What is needed:
Starting at the line that contains "common name: mountain zebra", transcribe each line exactly through the last line of the data. Include nothing else.

Records contained in a dataset:

--------------------

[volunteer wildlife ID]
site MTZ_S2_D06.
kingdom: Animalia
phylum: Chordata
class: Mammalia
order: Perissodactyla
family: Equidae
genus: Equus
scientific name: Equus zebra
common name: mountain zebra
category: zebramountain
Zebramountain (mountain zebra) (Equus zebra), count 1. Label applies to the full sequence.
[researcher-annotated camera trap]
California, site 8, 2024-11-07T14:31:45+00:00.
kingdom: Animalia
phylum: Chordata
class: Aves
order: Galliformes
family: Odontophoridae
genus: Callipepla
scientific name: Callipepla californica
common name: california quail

--------------------

Solution to the problem:
common name: mountain zebra
category: zebramountain
Zebramountain (mountain zebra) (Equus zebra), count 1. Label applies to the full sequence.
[researcher-annotated camera trap]
California, site 8, 2024-11-07T14:31:45+00:00.
kingdom: Animalia
phylum: Chordata
class: Aves
order: Galliformes
family: Odontophoridae
genus: Callipepla
scientific name: Callipepla californica
common name: california quail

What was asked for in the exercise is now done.